The girl laughed. "You noticed that! You're an observant guy. Yeah, I like that, and I like the way it hangs down. It was Dave's and he's bigger than me around the middle. A 34 I think. Anyway I made him give me the belt before he left and he had to put a hole in it for me. Here, I'll show you." The girl unbuckled the belt and pulled it off.
"There," she said, "That's my hole." She covered the hole with her forefinger. "Kind of cute isn't it? Would you like to touch my hole?"
The man swallowed.
"I really like this belt a lot," the girl said. "For one thing, feel how soft it is? Stiff and soft at the same time. I like that kind of duality, don't you? And for another thing—well, it was Dave's, and no, he didn't whip me with it. Were you thinking that? Were you thinking that maybe this discoloration here at the end was from my blood or something like that? I could understand if you had those kinds of thoughts, but these aren't blood stains. See, what I do, now that Dave's away for awhile, when I'm lonely I just kind of tuck the end down into me, and oh yeah, you know...."

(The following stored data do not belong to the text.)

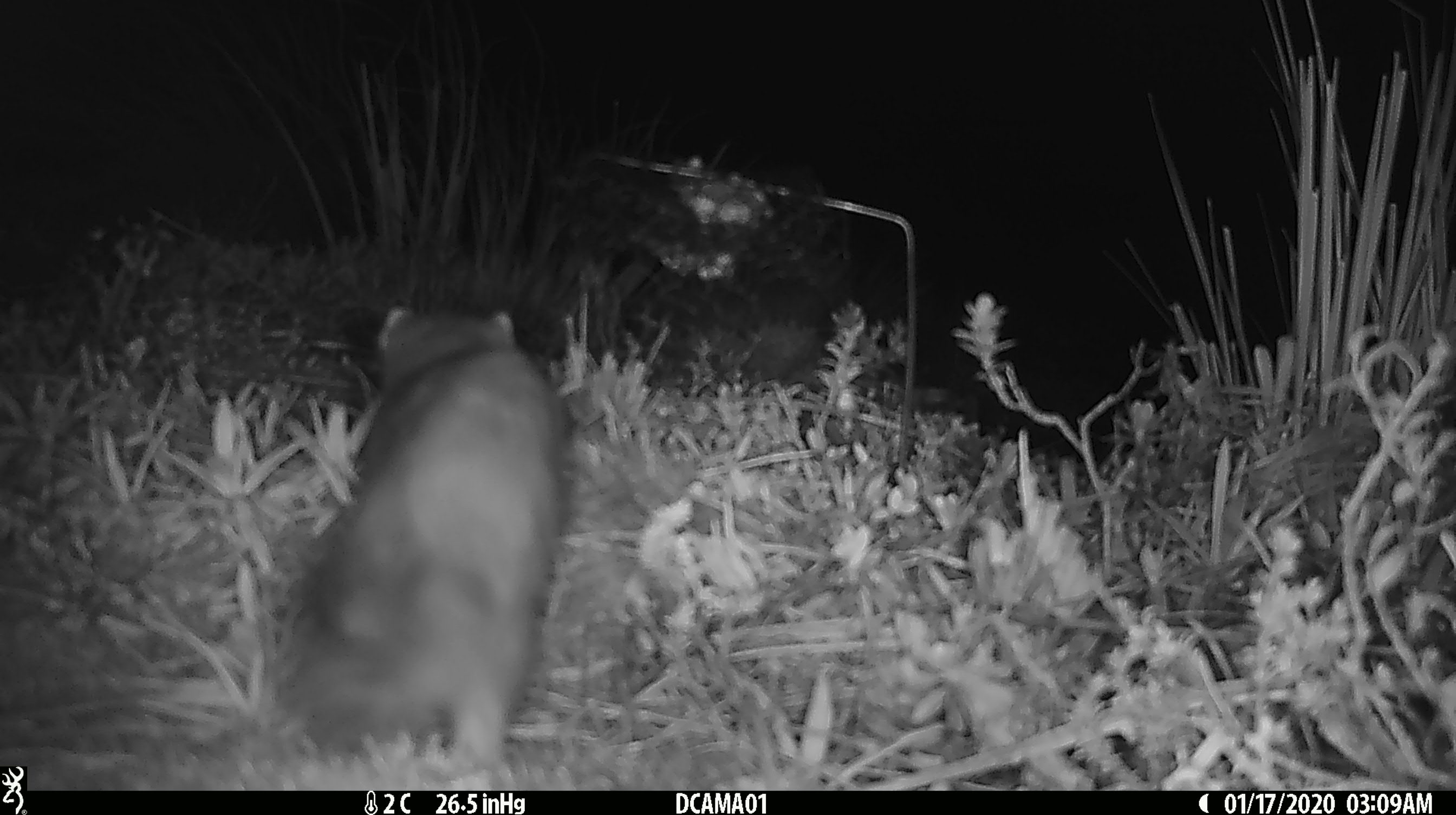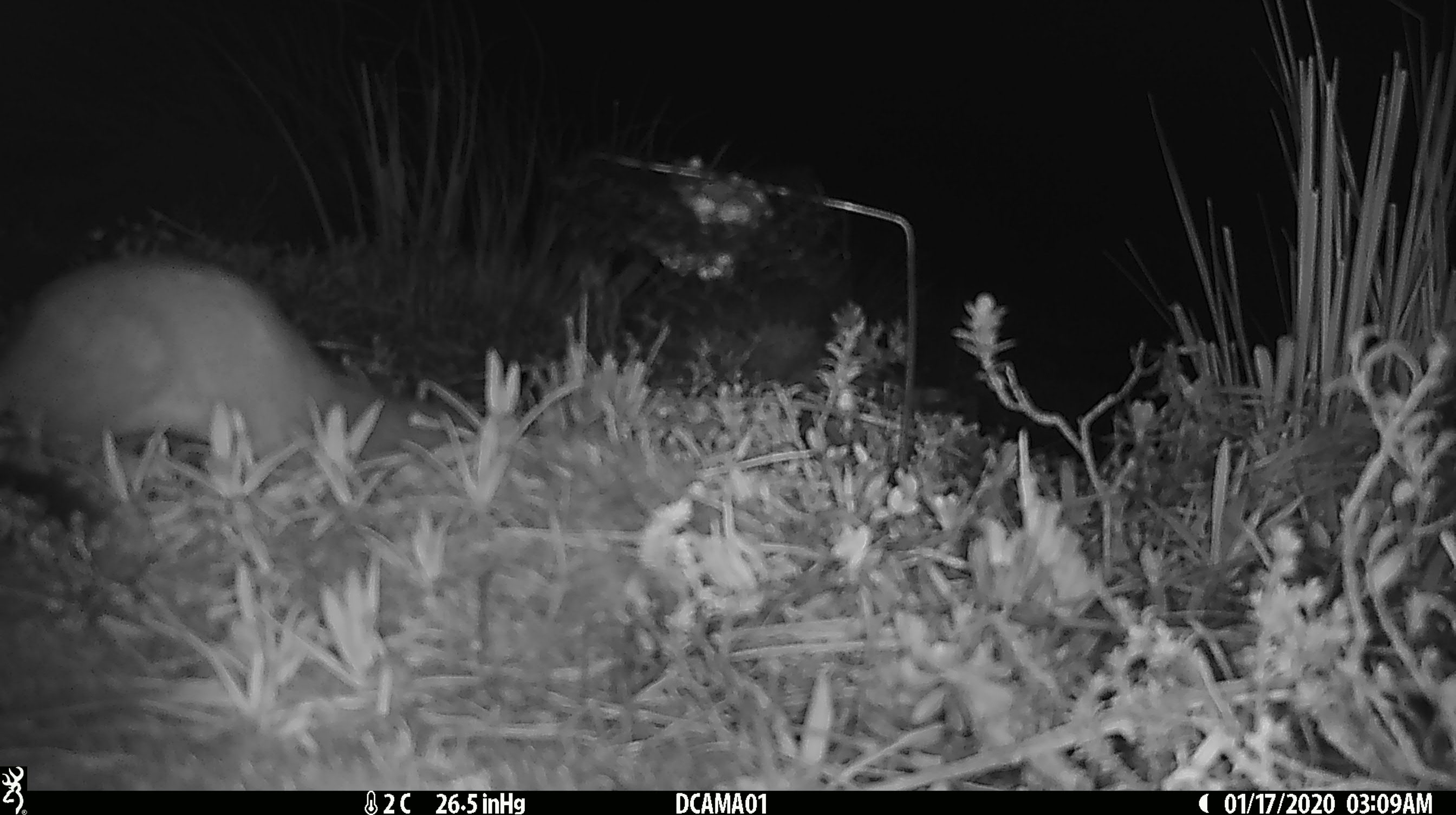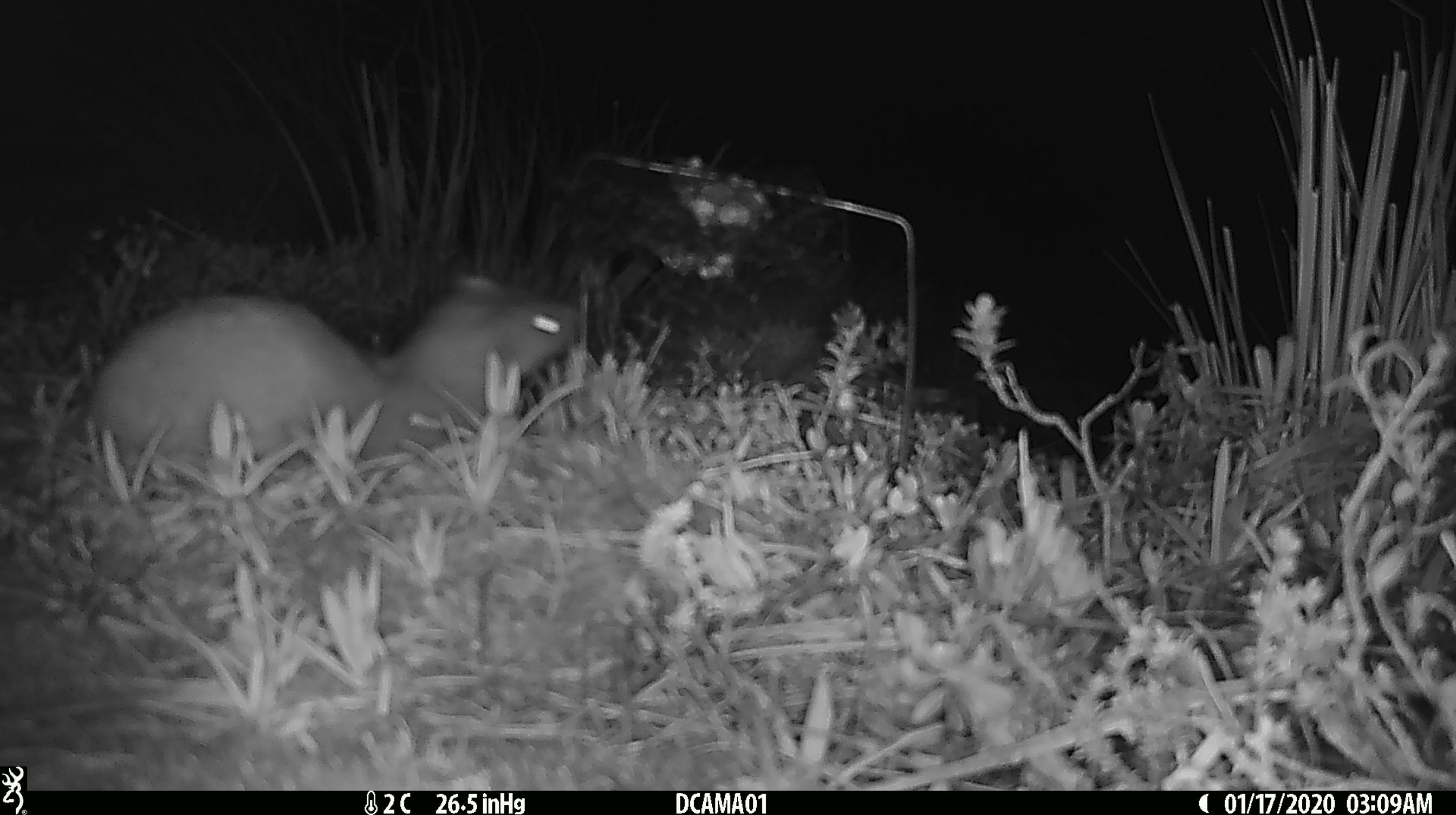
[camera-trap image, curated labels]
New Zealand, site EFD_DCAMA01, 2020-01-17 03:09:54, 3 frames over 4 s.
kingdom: Animalia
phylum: Chordata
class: Mammalia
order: Carnivora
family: Mustelidae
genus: Mustela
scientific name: Mustela erminea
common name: stoat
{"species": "stoat (Mustela erminea)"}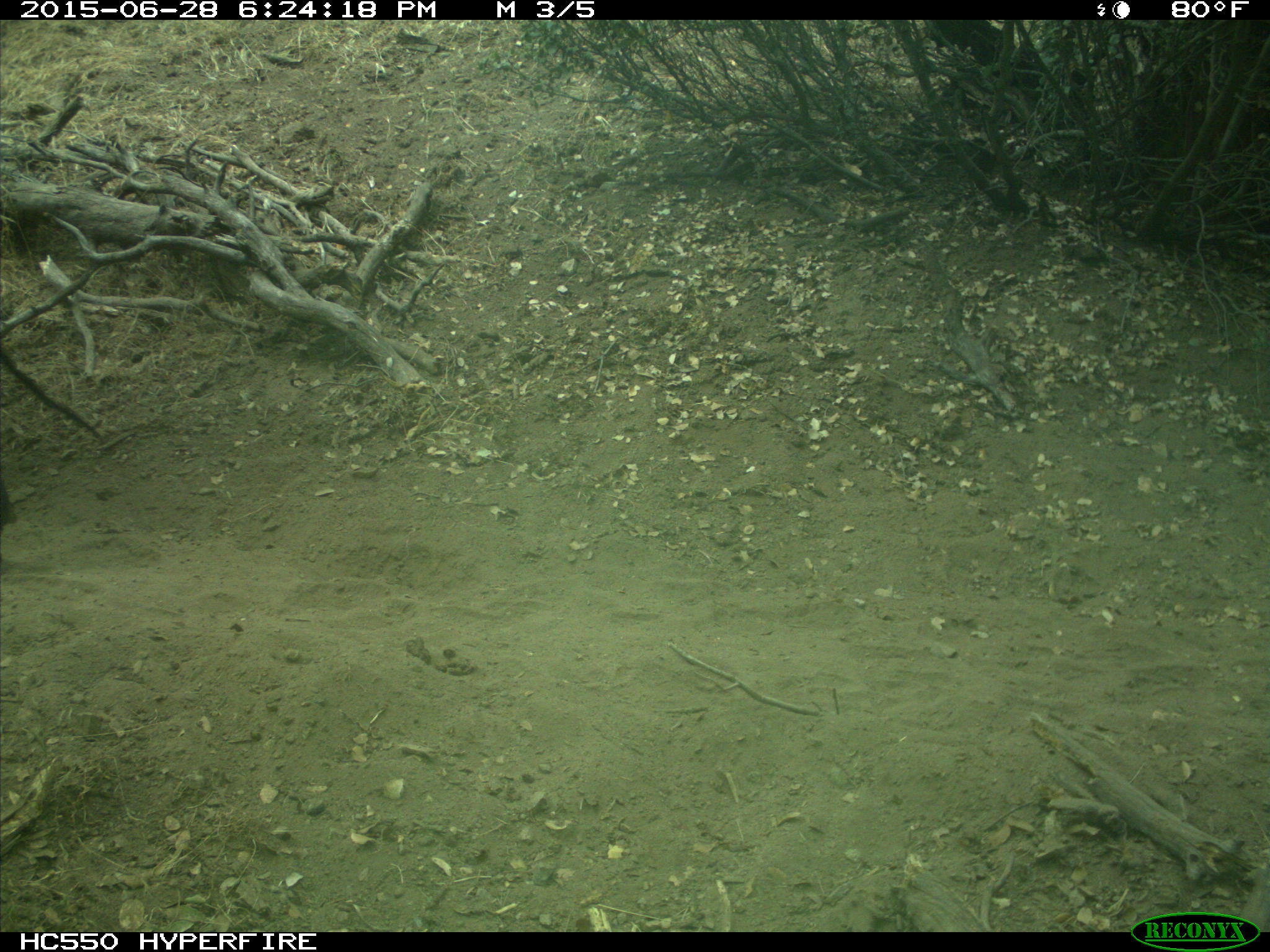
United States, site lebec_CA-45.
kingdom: Animalia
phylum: Chordata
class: Mammalia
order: Artiodactyla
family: Bovidae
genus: Bos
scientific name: Bos taurus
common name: domestic cow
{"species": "Bos taurus (domestic cow)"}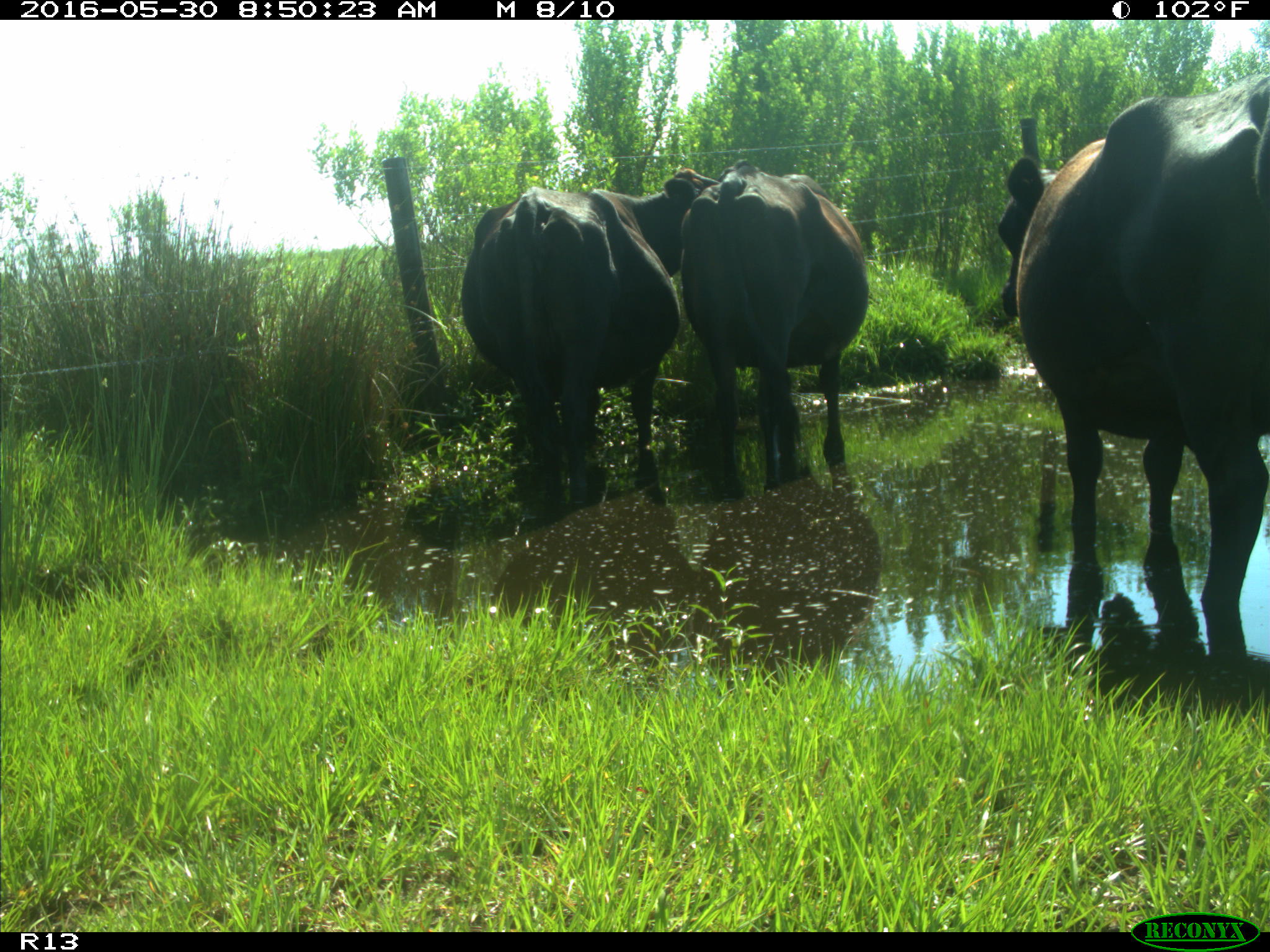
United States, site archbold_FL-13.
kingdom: Animalia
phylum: Chordata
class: Mammalia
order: Artiodactyla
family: Bovidae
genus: Bos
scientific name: Bos taurus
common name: domestic cow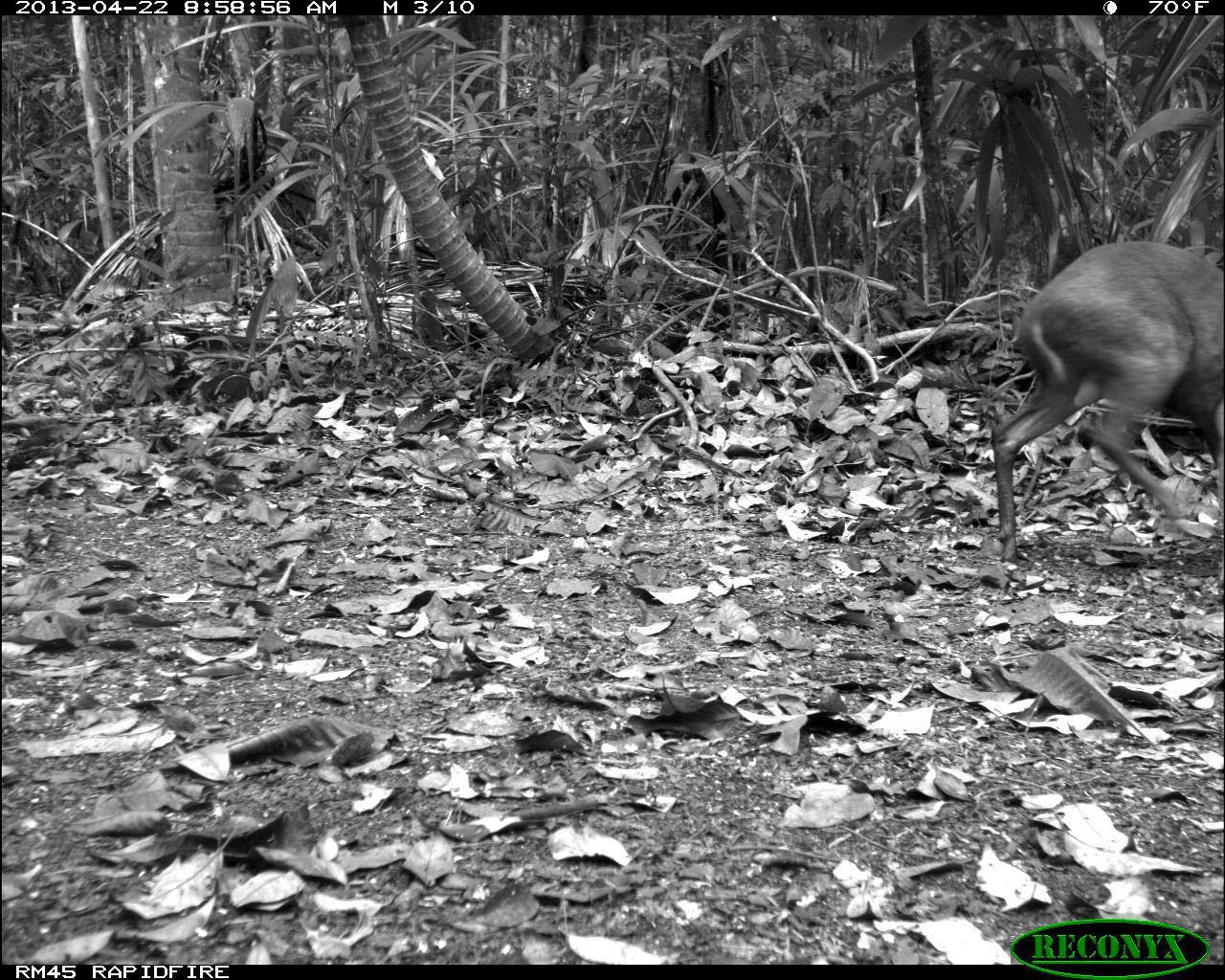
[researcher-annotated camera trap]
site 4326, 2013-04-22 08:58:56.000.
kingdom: Animalia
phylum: Chordata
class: Mammalia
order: Artiodactyla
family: Cervidae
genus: Mazama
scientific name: Mazama temama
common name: central american red brocket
Mazama temama (central american red brocket), count 1.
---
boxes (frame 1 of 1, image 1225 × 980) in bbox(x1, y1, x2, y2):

The girl held the belt out as of she were showing off a pet snake before bringing it back nearly to her breasts. "If you sniff it real close you can probably smell me on it, that mixed with the leather smell." She started to bring the end of the belt towards her nose, but then she stopped. "That's what I was writing the poem about, Dave's belt. The kick line is what's holding his pants up now. Anyway, here are your umbrellas, though I see the rain has let up, and we don't have any maps—try the gas station at the end of the next block. Take care now." She started to hand the bag of umbrellas over the counter.
"Oh, wait a sec, let me throw this in." Deftly the girl let the belt slide into the bag.
"There you are," the girl said. She tilted her head to give the man a brilliant smile. The man held the package tentatively, as if it were a baby.
Once out in the street, it looked like he didn't know quite which way to go.